The results of the general election could be instrumental for the passage of legislation relevant for Japan’s LGBTQ+ community. The topic has become increasingly salient for Japanese voters, while topics such as “North Korea” and the “Northern Territories Dispute” have faded somewhat to the background. There is not a single major ‘vote match’ tool for the 2021 Lower House election that doesn’t feature a question about ‘same-sex marriage” and almost every party manifesto also mentions it. At this point – and almost regardless of the outcome of the election – the question isn’t whether Japan will achieve marriage equality, but how soon it will happen.
The LDP is now the only major party actively opposing marriage equality, but there are prominent supporters of marriage equality within the ranks of the LDP. During the LDP leadership race, Kono Taro voiced his approval of the policy and pressed his opponent Kishida Fumio to admit his opposition to the policy, in front of the cameras, making it safe to assume that pressing Kishida on the point could give Kono an advantage among certain supporters. The LDP’s opposition still has practical implications for the issue’s progress. Although the left-of-center opposition parties have repeatedly shone a light on marriage equality and argued for its implementation, the LDP has been able to stall progress thanks to its sheer strength in the Diet. But the majority of Komeito candidates now say they are in favor of recognizing marriage equality, and the party itself also states that it should be implemented. This means that even if the LDP-Komeito coalition retains its majority in the Lower House, progress on same-sex marriage wouldn’t necessarily be off the table for the coming Diet sessions. But it’s hard to say for sure whether Komeito would use such an opportunity to explicitly align itself with the opposition on this topic. In response to questions from HuffPost Japan, Komeito talked about working on relevant legislation first. But it goes without saying that the LDP would have a much harder time stalling the debate if it finds itself without the absolute majority it currently enjoys.
While the LDP is the only major party actively opposing marriage equality, the issue might still progress even if the LDP retains its majority
It would still not be impossible for marriage equality legislation to be passed through the Diet even if the LDP maintains its majority. Aside from Kono Taro, several other LDP candidates have also explicitly indicated their personal approval of marriage equality. Supporters are in the minority within the party but the main bulk of LDP candidates remains silent about their standpoint. Despite the issue’s political salience, the LDP’s manifesto also avoids mentioning the topic. While the current party leadership clearly opposes the policy, it does not incorporate this opposition into its campaign strategy. Although prominent voices in the ruling party have stoked fears about the supposed choice between “liberal democracy and communism”, they haven’t gone around telling people that a loss for the LDP would be the end of the traditional family or anything of the sort. Rather than marriage equality becoming a “wedge issue” to divide voters and motivate the base, the LDP’s preference seems to be to avoid the topic if possible, perhaps because they know they are in the minority on the issue.

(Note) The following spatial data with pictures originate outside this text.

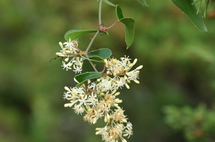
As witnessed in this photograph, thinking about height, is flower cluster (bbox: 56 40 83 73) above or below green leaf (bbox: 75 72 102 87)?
above

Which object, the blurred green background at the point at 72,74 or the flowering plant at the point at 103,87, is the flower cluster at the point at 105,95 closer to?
the flowering plant at the point at 103,87

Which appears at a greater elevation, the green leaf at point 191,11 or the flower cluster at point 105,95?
the green leaf at point 191,11

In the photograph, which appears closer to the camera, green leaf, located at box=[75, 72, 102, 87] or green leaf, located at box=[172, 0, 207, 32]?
green leaf, located at box=[75, 72, 102, 87]

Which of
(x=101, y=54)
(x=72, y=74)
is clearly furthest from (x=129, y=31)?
(x=72, y=74)

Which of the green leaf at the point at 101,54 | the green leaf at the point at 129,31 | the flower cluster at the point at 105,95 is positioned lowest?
the flower cluster at the point at 105,95

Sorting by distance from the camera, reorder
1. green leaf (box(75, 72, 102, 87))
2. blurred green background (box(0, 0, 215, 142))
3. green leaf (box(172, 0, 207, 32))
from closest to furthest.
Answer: green leaf (box(75, 72, 102, 87)) < green leaf (box(172, 0, 207, 32)) < blurred green background (box(0, 0, 215, 142))

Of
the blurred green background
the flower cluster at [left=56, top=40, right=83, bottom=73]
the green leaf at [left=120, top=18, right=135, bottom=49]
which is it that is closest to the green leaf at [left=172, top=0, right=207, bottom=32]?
the green leaf at [left=120, top=18, right=135, bottom=49]

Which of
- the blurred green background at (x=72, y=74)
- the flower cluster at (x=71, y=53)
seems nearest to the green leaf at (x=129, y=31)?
the flower cluster at (x=71, y=53)

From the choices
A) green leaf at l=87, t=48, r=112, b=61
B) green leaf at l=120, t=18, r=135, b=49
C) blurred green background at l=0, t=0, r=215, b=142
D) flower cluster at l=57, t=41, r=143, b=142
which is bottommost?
flower cluster at l=57, t=41, r=143, b=142

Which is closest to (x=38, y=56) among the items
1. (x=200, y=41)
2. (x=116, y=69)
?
(x=200, y=41)

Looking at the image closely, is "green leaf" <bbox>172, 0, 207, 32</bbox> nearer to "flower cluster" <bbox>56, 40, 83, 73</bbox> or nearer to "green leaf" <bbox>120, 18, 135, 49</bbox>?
"green leaf" <bbox>120, 18, 135, 49</bbox>
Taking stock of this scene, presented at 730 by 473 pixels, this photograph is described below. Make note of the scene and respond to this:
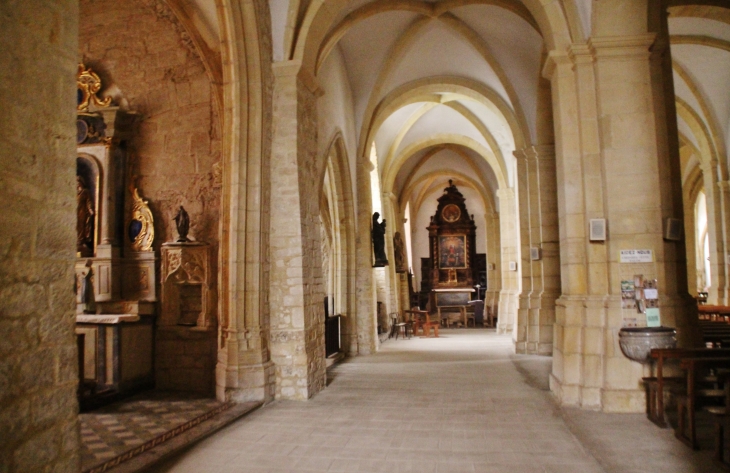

Above all, what is notable about the LDP’s approach towards the topic is the way it articulates resistance against the idea of implementing same-sex marriage. Instead of voicing disapproval on moral grounds, the LDP has stated that constitutional amendments would be necessary. Important party figureheads argue that “a careful approach is needed”, and “that the understanding of the people must first be deepened.” When Kishida himself was asked for his views during the race for LDP leadership, he stated he had “not reached the point of accepting same-sex marriage”, without elaborating why. With a district court ruling the current lack of marriage equality is unconstitutional, and even 53 percent of LDP supporters saying they think the policy should be implemented, such argumentation doesn’t appear to be particularly convincing.
While a strong LDP wouldn’t have much difficulty keeping the issue stalled, a weakened LDP, even if it doesn’t need Komeito to stay in power, will be much more inclined to bargain with other parties or listen to the opinions of the electorate. An election loss could also lead to internal questions about the direction in which the party is headed, such as whether it was the right decision to opt for the more socially conservative Kishida instead of Kono Taro. The rest of Japan appears ready to act on marriage equality and the general election may help reveal how soon that may happen.